Stored data entries
=== Begin Enclosure ===
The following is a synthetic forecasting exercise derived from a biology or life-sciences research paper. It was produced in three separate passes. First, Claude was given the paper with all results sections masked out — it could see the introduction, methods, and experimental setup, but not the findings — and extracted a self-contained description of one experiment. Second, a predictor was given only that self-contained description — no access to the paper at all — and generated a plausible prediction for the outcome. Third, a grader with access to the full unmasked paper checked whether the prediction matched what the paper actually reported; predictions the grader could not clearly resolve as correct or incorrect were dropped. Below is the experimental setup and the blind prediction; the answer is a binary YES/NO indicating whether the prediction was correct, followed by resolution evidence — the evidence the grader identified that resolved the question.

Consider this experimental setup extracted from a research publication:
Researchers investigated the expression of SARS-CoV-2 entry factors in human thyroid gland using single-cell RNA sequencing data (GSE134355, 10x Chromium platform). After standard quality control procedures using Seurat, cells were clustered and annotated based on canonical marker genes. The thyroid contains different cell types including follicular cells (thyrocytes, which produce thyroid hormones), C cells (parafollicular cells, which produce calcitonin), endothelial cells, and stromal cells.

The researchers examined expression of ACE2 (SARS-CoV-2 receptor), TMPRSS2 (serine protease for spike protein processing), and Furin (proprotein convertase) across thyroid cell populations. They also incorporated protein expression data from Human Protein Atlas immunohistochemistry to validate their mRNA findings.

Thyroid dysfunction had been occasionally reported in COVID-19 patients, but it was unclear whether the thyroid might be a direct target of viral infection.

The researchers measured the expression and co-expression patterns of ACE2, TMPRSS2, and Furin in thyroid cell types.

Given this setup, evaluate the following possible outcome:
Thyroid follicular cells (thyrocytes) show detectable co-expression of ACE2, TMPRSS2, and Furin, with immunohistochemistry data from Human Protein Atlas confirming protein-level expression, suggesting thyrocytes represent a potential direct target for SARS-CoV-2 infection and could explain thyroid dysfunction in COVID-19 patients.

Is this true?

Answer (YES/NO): NO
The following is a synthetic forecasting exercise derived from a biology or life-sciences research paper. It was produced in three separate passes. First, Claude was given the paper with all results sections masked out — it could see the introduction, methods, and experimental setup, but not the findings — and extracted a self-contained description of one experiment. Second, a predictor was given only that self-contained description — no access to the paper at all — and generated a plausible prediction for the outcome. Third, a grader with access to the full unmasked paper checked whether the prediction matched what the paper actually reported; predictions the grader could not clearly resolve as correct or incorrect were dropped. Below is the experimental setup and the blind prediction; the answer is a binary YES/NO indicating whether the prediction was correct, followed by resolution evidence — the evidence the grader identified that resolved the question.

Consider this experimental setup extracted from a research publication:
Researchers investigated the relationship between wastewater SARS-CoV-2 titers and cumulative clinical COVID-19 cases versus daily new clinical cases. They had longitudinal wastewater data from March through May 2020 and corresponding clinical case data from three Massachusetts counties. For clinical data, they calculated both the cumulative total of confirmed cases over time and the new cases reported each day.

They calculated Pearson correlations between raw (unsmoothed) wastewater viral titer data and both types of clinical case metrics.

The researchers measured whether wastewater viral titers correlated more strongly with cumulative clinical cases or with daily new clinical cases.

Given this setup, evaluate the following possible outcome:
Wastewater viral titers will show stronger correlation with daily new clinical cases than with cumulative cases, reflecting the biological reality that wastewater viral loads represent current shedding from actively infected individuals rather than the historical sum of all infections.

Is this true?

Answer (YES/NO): YES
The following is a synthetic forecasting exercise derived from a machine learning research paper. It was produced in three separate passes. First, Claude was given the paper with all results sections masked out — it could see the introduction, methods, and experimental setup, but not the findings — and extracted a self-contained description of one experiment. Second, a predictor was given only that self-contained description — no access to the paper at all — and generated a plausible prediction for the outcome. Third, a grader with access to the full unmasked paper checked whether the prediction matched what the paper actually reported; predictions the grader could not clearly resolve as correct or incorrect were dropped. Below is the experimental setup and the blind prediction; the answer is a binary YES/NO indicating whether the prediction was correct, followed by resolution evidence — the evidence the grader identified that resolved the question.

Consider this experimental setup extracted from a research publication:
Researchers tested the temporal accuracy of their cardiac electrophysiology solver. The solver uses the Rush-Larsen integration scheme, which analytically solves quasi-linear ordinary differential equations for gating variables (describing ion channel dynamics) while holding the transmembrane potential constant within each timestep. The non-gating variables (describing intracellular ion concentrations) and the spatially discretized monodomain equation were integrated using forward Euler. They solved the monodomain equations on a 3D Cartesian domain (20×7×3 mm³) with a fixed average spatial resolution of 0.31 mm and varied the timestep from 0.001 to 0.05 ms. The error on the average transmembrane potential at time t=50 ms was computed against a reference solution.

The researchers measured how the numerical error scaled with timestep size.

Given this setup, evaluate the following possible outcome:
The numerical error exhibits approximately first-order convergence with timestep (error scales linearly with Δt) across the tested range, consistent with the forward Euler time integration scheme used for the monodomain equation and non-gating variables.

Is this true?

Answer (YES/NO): YES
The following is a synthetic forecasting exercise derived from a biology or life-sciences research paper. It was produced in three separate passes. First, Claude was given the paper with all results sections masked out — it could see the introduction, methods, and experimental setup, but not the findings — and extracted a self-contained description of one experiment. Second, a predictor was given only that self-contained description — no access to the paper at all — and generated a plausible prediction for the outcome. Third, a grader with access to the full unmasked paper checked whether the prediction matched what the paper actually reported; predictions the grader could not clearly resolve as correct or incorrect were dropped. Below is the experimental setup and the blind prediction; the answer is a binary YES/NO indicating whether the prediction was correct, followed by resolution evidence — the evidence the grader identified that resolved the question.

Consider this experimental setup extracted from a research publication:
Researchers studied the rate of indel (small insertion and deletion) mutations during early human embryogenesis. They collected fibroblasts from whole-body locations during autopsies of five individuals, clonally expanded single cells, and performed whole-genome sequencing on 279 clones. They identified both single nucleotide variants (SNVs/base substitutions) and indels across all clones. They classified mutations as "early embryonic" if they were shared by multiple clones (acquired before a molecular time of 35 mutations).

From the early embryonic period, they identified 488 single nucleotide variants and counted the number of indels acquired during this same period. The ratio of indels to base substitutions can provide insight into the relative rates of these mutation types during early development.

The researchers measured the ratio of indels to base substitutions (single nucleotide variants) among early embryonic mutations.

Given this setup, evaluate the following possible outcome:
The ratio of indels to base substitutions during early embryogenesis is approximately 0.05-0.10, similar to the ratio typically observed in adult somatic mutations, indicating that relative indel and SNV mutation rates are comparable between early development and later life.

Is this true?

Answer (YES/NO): YES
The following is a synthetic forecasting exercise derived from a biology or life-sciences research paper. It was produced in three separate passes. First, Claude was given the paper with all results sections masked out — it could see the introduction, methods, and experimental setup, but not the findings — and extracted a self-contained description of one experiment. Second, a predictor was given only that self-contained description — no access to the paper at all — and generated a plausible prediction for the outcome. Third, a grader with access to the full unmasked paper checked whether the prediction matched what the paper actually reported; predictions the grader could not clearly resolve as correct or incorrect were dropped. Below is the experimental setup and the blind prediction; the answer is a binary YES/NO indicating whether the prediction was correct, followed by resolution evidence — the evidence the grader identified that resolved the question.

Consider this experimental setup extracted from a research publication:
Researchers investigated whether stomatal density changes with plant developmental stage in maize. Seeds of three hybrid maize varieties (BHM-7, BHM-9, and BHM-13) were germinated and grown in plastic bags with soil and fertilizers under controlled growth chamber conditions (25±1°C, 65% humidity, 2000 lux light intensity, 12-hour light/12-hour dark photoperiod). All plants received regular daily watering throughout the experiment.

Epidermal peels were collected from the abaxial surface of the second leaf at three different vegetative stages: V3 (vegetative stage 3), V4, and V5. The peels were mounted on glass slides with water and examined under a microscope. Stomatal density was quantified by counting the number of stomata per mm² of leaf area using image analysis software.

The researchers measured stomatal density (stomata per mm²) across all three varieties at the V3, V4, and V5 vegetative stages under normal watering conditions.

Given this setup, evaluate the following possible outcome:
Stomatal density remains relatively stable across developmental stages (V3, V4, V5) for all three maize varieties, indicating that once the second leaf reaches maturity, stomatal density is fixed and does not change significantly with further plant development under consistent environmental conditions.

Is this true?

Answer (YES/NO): NO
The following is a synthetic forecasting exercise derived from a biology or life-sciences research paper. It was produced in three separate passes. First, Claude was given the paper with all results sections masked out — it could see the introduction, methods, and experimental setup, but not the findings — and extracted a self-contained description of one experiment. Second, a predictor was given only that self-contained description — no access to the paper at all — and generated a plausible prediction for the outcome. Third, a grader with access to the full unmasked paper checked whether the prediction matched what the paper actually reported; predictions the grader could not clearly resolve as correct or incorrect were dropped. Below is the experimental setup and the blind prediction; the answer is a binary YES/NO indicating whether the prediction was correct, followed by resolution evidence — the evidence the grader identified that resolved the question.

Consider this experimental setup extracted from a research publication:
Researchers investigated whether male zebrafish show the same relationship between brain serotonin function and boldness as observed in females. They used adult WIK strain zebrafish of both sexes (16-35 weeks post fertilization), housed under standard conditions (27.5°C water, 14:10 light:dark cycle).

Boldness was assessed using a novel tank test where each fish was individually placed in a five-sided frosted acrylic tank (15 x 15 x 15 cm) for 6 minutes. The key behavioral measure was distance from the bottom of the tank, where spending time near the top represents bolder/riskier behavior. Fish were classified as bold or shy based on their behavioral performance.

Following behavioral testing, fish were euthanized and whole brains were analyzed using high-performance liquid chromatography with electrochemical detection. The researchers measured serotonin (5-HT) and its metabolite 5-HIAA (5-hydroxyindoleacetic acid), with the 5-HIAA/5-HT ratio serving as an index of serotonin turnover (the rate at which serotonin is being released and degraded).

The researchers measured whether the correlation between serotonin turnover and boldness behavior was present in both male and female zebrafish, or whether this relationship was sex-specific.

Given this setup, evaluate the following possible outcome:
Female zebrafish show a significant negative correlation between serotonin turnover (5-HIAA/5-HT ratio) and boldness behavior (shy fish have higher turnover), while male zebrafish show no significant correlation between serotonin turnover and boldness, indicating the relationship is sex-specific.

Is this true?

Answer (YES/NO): NO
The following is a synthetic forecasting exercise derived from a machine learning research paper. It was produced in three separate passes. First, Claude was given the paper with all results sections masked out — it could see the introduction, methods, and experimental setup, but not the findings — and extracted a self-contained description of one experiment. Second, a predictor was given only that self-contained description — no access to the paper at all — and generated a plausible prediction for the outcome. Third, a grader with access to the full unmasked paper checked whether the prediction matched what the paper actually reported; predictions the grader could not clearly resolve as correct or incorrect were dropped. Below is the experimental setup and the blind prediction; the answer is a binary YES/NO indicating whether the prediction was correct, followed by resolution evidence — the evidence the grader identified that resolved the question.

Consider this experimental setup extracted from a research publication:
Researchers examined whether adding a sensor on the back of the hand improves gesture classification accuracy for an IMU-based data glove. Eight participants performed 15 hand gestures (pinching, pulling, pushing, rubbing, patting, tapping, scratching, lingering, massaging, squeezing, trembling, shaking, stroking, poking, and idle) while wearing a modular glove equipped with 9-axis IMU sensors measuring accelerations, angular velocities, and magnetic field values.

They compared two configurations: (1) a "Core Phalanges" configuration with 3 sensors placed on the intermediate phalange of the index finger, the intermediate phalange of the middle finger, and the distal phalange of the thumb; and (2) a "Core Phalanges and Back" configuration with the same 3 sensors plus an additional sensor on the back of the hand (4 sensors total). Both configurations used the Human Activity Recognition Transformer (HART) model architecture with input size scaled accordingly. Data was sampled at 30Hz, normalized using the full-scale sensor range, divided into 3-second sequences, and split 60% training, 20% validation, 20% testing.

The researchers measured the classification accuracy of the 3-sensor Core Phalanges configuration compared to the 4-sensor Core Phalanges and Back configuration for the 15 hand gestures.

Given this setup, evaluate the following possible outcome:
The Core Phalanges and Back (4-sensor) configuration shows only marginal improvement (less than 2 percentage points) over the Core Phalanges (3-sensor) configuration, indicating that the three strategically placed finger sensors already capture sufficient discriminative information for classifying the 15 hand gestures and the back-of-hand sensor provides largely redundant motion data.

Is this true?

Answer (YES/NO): NO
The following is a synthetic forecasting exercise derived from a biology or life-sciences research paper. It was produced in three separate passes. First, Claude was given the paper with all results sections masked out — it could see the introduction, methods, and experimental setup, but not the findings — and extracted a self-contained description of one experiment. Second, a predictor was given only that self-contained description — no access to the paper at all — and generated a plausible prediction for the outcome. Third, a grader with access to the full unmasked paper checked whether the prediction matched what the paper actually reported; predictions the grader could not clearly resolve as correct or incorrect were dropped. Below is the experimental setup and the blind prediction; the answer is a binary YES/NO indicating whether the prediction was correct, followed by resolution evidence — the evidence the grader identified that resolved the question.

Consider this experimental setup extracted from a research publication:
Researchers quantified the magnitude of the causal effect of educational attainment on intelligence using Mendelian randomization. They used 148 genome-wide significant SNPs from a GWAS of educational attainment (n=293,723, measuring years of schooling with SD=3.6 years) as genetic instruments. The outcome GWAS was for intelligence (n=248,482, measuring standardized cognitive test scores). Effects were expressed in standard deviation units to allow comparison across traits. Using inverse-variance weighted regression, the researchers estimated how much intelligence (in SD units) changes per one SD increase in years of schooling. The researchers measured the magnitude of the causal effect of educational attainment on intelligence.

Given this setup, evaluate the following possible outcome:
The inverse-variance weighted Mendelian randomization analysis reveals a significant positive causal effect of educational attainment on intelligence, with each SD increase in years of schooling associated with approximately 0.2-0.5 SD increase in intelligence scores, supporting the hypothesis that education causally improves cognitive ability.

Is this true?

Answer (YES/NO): NO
=== End Enclosure ===
Copy whichever lines of the records above contain the word "dysfunction".

__ANSWER FOR THE TASK__.
Thyroid dysfunction had been occasionally reported in COVID-19 patients, but it was unclear whether the thyroid might be a direct target of viral infection.
Thyroid follicular cells (thyrocytes) show detectable co-expression of ACE2, TMPRSS2, and Furin, with immunohistochemistry data from Human Protein Atlas confirming protein-level expression, suggesting thyrocytes represent a potential direct target for SARS-CoV-2 infection and could explain thyroid dysfunction in COVID-19 patients.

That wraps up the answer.